Invest for the Long Term

Don’t Forget the Golden Rule: Save for the Short-Term. Invest for the Long-Term.

 

Before delving deep into this topic, let’s first understand the difference between the two.

 

As per my experience, I understand that a lot of people get confused between terms, Savings and Investing.

 

Saving is when you keep your money aside in a non-risky financial product in order to use it for short-term goals such as buying a beautiful wrist watch in 6 months.

Investing is when you keep your money in a risky financial product and aim to grow your money in the long-term.

 

While saving, you must park your money in a non-risky financial product such as Bank Fixed Deposits, Recurring Deposits, Liquid Funds etc. so that the original value of the money is retained.

 

Whereas while investing, your money must be parked in those financial products which give extraordinary returns in long-term such as Mutual Funds, Company Stocks etc.

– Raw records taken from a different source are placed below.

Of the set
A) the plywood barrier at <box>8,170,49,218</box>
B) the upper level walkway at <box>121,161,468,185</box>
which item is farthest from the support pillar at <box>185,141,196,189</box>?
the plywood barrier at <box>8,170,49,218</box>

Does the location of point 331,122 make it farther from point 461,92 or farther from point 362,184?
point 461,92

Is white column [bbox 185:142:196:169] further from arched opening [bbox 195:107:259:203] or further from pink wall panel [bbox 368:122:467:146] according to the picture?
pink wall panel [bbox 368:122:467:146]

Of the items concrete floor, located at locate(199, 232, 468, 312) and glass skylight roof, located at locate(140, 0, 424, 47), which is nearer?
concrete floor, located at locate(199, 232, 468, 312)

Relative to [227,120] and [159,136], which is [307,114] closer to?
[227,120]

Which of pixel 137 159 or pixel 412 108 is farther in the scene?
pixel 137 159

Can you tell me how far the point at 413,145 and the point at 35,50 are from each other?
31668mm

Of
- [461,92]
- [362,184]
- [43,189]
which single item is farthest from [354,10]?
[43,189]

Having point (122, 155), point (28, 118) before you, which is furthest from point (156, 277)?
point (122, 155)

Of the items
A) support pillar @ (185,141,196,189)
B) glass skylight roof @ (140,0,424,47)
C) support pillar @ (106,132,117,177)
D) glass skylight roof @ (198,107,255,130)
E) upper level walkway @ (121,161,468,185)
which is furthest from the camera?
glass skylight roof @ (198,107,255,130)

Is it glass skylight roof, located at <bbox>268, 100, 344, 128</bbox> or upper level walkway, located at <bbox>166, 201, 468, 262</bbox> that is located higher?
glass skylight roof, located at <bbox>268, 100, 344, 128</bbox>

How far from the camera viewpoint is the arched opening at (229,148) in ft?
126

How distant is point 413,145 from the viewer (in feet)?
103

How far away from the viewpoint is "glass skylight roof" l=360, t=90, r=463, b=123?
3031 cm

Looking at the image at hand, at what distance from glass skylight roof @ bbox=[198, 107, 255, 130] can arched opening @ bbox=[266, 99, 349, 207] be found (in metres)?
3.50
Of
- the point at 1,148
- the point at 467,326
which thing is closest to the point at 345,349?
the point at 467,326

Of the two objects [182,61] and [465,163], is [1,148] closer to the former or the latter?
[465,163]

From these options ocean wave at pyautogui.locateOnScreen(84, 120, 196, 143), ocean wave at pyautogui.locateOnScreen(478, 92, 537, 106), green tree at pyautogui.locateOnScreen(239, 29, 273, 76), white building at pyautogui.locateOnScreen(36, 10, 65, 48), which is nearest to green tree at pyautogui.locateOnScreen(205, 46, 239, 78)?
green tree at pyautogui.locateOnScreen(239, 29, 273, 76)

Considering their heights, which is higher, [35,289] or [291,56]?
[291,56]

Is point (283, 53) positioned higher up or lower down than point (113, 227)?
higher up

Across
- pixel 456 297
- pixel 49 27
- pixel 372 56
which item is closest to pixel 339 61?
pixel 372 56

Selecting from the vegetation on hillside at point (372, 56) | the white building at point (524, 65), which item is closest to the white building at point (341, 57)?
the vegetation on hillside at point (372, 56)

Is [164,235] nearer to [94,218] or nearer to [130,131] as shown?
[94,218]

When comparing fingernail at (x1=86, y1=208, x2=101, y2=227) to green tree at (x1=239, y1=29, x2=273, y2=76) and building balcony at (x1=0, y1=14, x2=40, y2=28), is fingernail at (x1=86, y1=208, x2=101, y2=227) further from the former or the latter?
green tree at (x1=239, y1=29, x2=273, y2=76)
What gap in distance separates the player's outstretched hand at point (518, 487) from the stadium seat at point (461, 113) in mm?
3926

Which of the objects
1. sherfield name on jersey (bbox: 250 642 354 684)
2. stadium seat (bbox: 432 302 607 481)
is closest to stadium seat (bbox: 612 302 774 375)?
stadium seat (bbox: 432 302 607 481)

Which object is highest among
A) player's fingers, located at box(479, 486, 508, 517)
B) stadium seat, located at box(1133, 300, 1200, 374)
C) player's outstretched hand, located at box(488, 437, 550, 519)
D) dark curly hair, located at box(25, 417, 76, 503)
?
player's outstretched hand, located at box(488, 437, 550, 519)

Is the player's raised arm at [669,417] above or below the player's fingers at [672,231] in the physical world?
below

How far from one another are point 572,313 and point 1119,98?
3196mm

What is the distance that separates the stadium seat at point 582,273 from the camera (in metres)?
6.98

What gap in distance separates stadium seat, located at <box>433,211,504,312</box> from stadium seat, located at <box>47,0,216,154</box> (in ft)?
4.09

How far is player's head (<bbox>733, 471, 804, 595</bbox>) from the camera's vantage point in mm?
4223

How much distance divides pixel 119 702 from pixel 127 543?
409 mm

Enough about Savings and Investing, how much should be the ideal duration for both? 

 

Well, if you want to accomplish a short-term goal ranging from 0-3 years, you must keep it aside for savings. If you aim to achieve a long-term goal, whose time duration is greater than 3 years, you must invest in order to get maximum gains from the financial product.

 

Investment Horizon

 

What happens if you “save” for the “long-term”?

 

When you tend to save your hard-earned money for the long-term, you tend to get lower returns on your original value. Thus, money loses its value over the course of time.

 

For example, if you park an amount of Rs.1 Lakh in a Bank Fixed Deposit for 5 years, you’ll receive an amount of Rs.1.37 Lakhs after 5 years at an annual rate of 6.50% (set by the banks). An interest of Rs.37K on your investments is not bad.

 

Fixed Deposit Returns

 

But the point is – can you earn moreDefinitely yes, if you choose Investing over Saving.

 

If you invest your Rs.1 Lakh in Mutual Funds or Company Stocks which tend to give you higher returns (8-15%) in long term. Say, an initial amount of Rs.1 Lakh, if invested in a good mutual fund, can become an amount of Rs. 1.76 Lakhs after 5 years at 12% per annum compounded annually.

 

Mutual Fund Returns

 

Now that you have seen it yourself that if you choose to “Save” for the “Long-term”, your money loses the opportunity to earn more. So guys, do remember:

 

  • Always “Save” your money for your short-term goals such as Holidays Expenses, Car Down Payment etc. so that your money remains intact.
  • Always “Invest” your money for your long-term goals such as Child’s Education, Wedding Expenses etc. so that your money earn more interest in the long-run.